Bystander response triggered by doxorubicin-killed dead cells contributes to acquire drug resistance but increasing radiosensitivity In vitro
Abhay Puthli1, Reeta Tiwari2, Kaushala Prasad Mishra3
1 Department of Life Sciences, University of Mumbai; Translational Research Laboratory, Advanced Centre for Treatment, Research and Education in Cancer, Kharghar, Navi Mumbai, Mumbai, Maharashtra, India
2 Department of Life Sciences, University of Mumbai, Mumbai, Maharashtra, India
3 Department of Life Sciences, University of Mumbai, Mumbai, Maharashtra; Division of Life Sciences, Research Center, Nehru Gram Bharti University, Allahabad, UP; Radiation Biology and Health Sciences Division, Bhabha Atomic Research Centre, Mumbai, Maharashtra, India
Kaushala Prasad Mishra
Department of Life Sciences, University of Mumbai, Mumbai, Maharashtra; Division of Life Sciences, Research Center, Nehru Gram Bharti University, Allahabad, UP; Radiation Biology and Health Sciences Division, Bhabha Atomic Research Centre, Mumbai, Maharashtra
Source of Support: None, Conflict of Interest: None
Introduction: A bystander effect typically refers to the death, altered growth or damage of cells that have not directly received chemotherapy or irradiation. Chemotherapeutic drugs like doxorubicin cause a drastic increase in the number of dead cells more towards the periphery and low towards the centre of the tumor prompting us to test for the existence of a bystander effect in view of the tumor microenvironment.
Materials and Methods: HeLa cervical cancer cells were acutely exposed to doxorubicin to trigger cell death. Bystander HeLa cells in varying amounts were co cultured with fix amount of dead cells. The surviving mutant clones were isolated by serial culturing and checked for morphology, growth pattern and resistance to doxorubicin or radiation.

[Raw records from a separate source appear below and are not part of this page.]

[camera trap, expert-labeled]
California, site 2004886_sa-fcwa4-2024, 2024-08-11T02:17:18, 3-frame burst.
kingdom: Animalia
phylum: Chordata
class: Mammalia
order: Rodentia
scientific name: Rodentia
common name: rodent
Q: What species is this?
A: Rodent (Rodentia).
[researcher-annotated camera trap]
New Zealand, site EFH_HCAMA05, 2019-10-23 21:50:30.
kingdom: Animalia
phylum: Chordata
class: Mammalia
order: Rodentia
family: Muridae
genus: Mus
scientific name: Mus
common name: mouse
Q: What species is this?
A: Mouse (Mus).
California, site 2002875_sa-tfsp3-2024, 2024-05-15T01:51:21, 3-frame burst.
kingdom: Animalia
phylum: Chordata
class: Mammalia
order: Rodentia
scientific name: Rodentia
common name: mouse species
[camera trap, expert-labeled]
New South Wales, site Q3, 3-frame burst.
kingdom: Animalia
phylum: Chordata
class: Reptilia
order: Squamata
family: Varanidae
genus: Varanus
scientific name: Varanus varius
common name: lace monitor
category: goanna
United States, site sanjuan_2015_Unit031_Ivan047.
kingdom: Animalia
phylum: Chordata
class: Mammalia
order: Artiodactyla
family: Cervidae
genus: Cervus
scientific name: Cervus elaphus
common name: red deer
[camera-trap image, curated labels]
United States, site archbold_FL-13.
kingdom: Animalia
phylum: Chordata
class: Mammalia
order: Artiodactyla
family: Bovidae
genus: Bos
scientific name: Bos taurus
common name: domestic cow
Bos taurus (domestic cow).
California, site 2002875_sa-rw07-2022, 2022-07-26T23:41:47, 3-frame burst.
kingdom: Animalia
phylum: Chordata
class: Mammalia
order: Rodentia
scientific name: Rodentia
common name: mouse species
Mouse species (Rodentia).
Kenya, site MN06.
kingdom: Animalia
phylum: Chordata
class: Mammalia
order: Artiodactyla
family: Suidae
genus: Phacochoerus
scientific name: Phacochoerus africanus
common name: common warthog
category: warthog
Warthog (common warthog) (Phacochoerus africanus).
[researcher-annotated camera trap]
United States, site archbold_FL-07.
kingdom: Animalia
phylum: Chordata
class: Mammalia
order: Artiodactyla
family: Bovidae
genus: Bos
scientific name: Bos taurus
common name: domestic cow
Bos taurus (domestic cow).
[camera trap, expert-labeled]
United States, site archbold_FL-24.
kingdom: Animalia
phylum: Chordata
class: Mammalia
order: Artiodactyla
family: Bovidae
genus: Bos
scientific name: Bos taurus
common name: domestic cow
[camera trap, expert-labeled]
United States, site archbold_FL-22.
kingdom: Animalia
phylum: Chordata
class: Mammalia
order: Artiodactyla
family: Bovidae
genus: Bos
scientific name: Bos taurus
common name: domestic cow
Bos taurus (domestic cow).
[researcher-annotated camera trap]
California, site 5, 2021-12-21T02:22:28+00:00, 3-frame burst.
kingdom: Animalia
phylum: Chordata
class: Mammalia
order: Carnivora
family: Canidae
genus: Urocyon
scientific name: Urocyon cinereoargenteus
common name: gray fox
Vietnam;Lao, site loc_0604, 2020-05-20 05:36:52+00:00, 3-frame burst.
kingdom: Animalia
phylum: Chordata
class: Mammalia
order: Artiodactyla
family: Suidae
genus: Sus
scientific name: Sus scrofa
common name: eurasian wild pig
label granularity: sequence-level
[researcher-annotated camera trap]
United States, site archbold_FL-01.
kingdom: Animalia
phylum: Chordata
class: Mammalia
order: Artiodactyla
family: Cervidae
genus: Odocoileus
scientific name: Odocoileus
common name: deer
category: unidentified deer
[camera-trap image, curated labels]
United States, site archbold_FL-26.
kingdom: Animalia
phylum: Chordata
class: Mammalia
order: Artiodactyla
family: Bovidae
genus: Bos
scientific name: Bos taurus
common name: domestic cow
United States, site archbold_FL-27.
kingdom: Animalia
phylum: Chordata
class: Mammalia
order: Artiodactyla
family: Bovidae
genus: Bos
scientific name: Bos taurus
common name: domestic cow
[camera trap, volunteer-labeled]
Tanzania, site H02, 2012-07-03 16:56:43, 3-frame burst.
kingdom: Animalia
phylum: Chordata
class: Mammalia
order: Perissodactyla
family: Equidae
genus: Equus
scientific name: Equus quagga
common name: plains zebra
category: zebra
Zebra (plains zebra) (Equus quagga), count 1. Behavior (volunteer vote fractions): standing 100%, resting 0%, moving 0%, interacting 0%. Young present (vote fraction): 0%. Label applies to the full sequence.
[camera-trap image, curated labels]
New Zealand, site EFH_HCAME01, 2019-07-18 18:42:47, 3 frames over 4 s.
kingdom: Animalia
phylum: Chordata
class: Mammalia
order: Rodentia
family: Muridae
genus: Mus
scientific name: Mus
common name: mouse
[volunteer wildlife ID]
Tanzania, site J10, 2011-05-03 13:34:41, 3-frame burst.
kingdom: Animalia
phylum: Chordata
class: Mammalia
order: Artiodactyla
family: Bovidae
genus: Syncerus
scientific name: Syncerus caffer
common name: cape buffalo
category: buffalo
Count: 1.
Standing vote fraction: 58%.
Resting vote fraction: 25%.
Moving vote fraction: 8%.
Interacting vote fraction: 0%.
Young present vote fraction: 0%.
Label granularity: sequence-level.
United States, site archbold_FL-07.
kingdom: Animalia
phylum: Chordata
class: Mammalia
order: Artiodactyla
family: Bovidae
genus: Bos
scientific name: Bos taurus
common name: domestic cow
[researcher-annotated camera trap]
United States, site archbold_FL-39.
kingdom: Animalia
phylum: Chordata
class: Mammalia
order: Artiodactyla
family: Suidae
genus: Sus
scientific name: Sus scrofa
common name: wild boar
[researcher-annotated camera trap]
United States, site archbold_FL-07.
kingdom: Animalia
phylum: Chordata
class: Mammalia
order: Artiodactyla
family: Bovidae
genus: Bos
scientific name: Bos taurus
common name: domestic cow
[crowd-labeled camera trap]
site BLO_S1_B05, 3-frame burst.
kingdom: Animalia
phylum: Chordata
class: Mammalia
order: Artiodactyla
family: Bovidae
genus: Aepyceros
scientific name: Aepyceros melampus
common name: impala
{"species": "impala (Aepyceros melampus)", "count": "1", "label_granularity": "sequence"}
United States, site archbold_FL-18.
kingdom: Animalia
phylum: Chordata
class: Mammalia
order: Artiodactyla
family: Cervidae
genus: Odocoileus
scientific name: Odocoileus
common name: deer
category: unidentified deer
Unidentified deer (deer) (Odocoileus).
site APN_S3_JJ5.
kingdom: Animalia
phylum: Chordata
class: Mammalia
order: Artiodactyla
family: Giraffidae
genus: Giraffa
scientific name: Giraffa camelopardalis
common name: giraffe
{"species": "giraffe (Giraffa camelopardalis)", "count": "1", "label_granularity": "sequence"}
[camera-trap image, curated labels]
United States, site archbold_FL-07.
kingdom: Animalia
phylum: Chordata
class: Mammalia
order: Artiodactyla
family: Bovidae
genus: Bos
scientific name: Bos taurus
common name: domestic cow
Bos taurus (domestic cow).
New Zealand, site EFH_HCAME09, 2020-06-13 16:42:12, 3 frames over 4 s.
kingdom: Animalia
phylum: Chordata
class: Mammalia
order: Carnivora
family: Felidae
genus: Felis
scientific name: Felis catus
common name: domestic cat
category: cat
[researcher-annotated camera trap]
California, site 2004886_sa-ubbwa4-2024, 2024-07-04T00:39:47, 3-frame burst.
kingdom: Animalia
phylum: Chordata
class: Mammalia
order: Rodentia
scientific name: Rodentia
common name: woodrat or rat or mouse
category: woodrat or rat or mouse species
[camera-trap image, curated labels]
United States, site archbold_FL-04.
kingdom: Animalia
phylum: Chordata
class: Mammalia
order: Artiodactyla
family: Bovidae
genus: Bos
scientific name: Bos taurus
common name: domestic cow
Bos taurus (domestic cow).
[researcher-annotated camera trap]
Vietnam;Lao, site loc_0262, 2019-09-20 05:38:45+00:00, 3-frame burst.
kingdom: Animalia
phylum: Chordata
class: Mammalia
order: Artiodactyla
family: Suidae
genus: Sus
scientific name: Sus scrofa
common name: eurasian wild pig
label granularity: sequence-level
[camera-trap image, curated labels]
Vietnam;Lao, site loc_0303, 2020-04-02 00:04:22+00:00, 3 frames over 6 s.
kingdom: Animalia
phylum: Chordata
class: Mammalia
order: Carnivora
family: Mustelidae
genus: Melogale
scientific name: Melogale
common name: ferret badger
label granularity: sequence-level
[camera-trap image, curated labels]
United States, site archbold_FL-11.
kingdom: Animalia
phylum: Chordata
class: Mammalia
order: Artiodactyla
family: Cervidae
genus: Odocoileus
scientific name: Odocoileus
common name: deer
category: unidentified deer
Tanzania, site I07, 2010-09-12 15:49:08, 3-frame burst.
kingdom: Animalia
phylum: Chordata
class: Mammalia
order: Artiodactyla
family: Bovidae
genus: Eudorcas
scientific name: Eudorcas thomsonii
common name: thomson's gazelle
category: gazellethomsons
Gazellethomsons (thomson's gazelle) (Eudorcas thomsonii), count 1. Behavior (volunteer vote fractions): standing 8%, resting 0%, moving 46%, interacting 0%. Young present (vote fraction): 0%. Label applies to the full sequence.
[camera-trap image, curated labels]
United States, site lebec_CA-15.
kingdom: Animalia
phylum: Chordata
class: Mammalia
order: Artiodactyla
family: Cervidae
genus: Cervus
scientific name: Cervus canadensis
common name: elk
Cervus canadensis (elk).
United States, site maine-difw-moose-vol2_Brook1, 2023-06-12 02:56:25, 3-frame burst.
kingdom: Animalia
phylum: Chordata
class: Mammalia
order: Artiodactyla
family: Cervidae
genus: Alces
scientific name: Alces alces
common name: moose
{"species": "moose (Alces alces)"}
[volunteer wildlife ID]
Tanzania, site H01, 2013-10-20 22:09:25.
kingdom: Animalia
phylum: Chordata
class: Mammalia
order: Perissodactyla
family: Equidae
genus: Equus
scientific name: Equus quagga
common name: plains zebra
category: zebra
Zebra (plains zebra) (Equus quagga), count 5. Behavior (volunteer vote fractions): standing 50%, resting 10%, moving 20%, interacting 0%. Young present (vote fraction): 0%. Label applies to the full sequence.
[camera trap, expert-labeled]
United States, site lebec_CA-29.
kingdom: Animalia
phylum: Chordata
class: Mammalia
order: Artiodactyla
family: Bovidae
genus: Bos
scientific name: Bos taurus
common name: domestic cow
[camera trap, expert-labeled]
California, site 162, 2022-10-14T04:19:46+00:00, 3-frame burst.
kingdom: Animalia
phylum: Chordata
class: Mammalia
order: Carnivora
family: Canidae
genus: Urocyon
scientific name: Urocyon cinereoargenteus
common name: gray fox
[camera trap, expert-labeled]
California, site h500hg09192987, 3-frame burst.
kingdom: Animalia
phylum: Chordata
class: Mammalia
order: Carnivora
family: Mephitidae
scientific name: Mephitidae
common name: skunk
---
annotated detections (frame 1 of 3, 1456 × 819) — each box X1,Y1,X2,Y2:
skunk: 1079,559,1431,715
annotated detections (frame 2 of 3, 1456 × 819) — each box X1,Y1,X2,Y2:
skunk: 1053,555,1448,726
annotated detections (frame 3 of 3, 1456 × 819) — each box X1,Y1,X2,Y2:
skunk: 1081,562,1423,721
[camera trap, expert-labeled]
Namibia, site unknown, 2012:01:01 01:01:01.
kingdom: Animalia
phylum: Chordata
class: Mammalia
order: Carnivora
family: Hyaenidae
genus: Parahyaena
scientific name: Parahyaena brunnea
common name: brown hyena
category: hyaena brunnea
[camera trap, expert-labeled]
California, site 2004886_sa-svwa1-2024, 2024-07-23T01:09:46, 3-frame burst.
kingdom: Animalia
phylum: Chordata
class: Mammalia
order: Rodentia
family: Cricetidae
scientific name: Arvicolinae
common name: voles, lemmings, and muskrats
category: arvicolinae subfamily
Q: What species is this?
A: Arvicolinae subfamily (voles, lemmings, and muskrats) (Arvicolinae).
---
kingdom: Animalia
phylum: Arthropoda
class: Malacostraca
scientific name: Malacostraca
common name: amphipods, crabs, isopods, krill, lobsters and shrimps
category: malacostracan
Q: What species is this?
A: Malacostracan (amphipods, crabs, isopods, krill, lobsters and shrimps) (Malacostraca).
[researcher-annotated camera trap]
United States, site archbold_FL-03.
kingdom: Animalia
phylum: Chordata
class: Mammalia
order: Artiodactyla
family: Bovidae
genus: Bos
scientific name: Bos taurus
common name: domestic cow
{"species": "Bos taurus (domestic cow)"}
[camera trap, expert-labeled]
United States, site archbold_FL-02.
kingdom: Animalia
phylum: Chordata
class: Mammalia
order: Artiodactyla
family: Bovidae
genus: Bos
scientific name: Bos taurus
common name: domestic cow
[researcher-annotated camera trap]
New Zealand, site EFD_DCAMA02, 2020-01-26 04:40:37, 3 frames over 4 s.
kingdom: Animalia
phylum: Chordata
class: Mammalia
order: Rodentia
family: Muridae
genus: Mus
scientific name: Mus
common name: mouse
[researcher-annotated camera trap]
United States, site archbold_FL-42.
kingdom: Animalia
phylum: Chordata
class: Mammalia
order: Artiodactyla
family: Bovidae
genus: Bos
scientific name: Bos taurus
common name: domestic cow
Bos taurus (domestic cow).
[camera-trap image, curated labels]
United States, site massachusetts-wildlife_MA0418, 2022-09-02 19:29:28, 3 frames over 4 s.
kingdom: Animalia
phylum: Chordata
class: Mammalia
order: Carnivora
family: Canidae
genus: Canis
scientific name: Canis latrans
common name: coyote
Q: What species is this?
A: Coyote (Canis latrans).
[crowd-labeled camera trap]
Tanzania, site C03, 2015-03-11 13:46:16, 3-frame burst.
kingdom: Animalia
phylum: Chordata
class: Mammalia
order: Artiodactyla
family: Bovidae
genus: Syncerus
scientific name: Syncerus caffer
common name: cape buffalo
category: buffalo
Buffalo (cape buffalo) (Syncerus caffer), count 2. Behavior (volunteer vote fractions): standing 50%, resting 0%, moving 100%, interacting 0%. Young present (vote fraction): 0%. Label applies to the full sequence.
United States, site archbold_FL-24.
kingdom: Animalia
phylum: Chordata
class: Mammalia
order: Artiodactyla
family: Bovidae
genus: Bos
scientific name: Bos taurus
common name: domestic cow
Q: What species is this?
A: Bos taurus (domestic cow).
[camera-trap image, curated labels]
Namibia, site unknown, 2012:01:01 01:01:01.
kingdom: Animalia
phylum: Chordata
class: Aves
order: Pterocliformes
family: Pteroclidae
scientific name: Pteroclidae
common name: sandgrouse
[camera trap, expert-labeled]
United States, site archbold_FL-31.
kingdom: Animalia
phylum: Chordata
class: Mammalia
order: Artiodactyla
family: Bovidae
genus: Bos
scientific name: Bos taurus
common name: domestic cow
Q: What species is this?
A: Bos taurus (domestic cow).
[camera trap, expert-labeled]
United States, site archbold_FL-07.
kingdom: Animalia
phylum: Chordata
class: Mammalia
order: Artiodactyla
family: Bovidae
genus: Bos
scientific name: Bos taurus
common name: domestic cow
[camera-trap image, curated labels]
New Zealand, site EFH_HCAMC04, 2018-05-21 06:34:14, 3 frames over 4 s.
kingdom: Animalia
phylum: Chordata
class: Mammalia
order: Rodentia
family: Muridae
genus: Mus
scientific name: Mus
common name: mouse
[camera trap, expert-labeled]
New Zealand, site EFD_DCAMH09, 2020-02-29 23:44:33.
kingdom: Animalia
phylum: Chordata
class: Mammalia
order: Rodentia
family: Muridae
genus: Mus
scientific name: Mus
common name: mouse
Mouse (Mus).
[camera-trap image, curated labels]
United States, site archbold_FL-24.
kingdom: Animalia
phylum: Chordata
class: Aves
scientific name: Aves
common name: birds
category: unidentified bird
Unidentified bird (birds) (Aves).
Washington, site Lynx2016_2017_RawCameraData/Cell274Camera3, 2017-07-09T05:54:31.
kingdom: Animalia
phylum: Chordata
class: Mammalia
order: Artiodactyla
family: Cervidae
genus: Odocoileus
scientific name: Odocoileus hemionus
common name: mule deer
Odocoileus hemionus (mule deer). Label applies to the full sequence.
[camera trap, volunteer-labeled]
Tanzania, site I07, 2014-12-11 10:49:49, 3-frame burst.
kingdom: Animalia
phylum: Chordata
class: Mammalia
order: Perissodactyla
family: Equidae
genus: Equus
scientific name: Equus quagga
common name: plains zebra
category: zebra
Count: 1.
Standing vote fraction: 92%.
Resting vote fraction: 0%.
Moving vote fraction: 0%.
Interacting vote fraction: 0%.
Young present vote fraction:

Results: Co-culture results showed, growth arrest, SA-γ-galactosidase activity, an enlarged cell size, collectively indicating a premature senescent state. Up regulation of p53 and γH2AX indicated a DNA damage response pathway. Co-culturing of a fixed number of dead cells with increasing number of bystander cells showed highest number of clones formed in least number of bystander cells. The individual clones obtained were morphologically altered, reduced proliferation and resistant to doxorubicin. Conversely, clones were sensitive to γ radiation compared to control HeLa cells.
Conclusion: The results suggest that dead cells conferred significant resistance towards drug but not radiation in cloned bystander tumor cells. This point to possible mechanism of drug resistance in vitro, which might explain the success of radiation therapy and cause of frequent tumor recurrence observed in patients undergoing chemotherapy.